Julia style? Arrays/matrix vs structs

Suppose I want to write a simulation of a bunch of particles interacting. I could for example represent them in an array of say 3x1000 floats for position and another for velocity. Maybe a third array would have some identity type information, color or mass or chemical information… whatever.

Or, I could represent the whole thing as an array of structs, with each struct having say position, velocity, and type information in it.

Which would you consider to be a more standard representation in Julia? Or is there an alternative? What is a typical idiom?

1 Like

Recently I have been thinking about the same question and came to the conclusion that I want to work with point-cloud based representations. So data would be encoded in indexed point data, which would be an array of structs (specifically Grassmann.jl numbers), and then I will assign to each point a tensor field on which to hold the localized velocity/pressure/etc data. However, I am still refining my representation design.

See Struct of Arrays (SoA) vs Array of Structs (AoS) - #7 by kristoffer.carlsson

4 Likes

Think about if you want to dispatch on single instances of your particle, if you do, then a struct is a reasonable thing to have for dispatch purposes. For performance, you may want to think about how you will operate on the data. If you operate over all x-coordinates at the same time, a struct-of-arrays layout might be more performant than array-of-structs.

You may also want to consider FieldVector from StaticArrays.jl. This will give you a struct with fields that also acts as a vector.

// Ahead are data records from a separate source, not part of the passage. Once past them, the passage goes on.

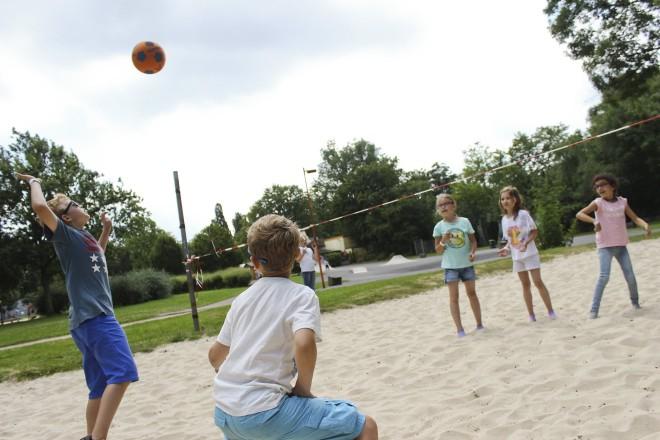 Ferienspaß im Bürgerpark: Die Kinder freuen sich auf ein abwechslungsreiches Programm und die Spiel- und Spaßmöglichkeiten des Parks.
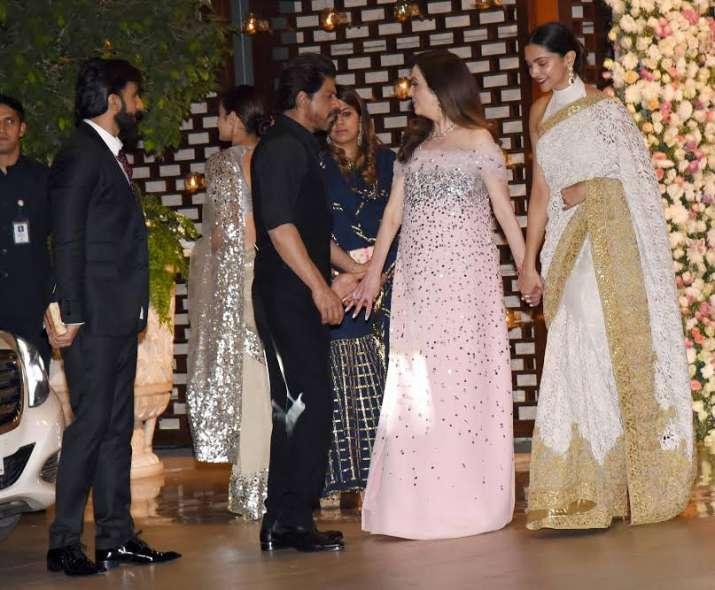 India Tv - Ranveer and Deepika quashed all break up rumours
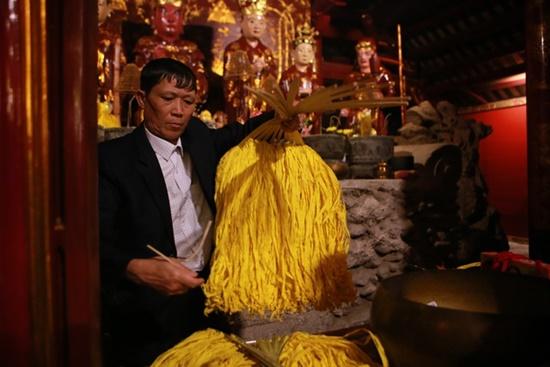 Người dân xuyên đêm xin giò hoa tre cầu may ở đền thờ Thánh Gióng - Ảnh 5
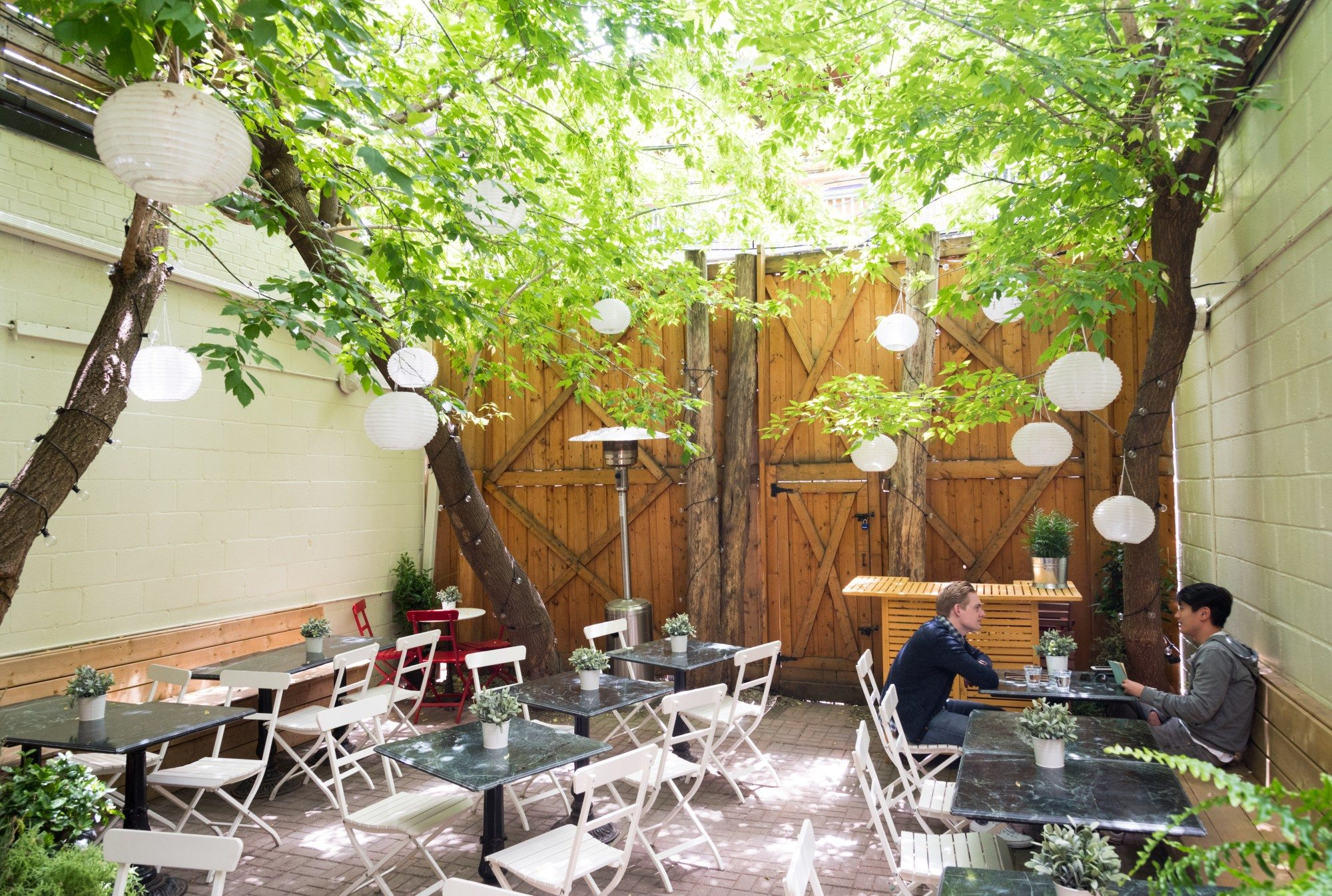 toronto-restaurants-bars-best-new-patios-guide-2016-the-walton-little-italy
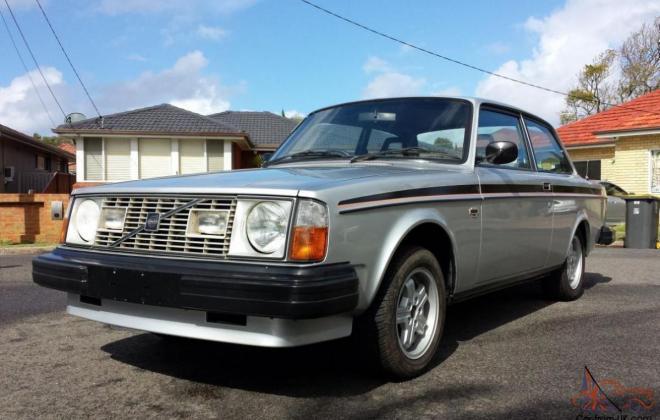 1979 Volvo 242 GT AUstralia silver coupe 2 door images (1).jpg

This type will not handle things like strings of metadata though.

4 Likes

Thanks for that pointer to previous topic, I had sort of assumed the array of numbers representation would be better than array of structs. it seems to me the best way would be a struct with position as a 3xN matrix and velocity as a 3xN matrix. then I can operate on points as a slice pos[:,15] for example. remembering column major order.

I’ll start with that and see how things go.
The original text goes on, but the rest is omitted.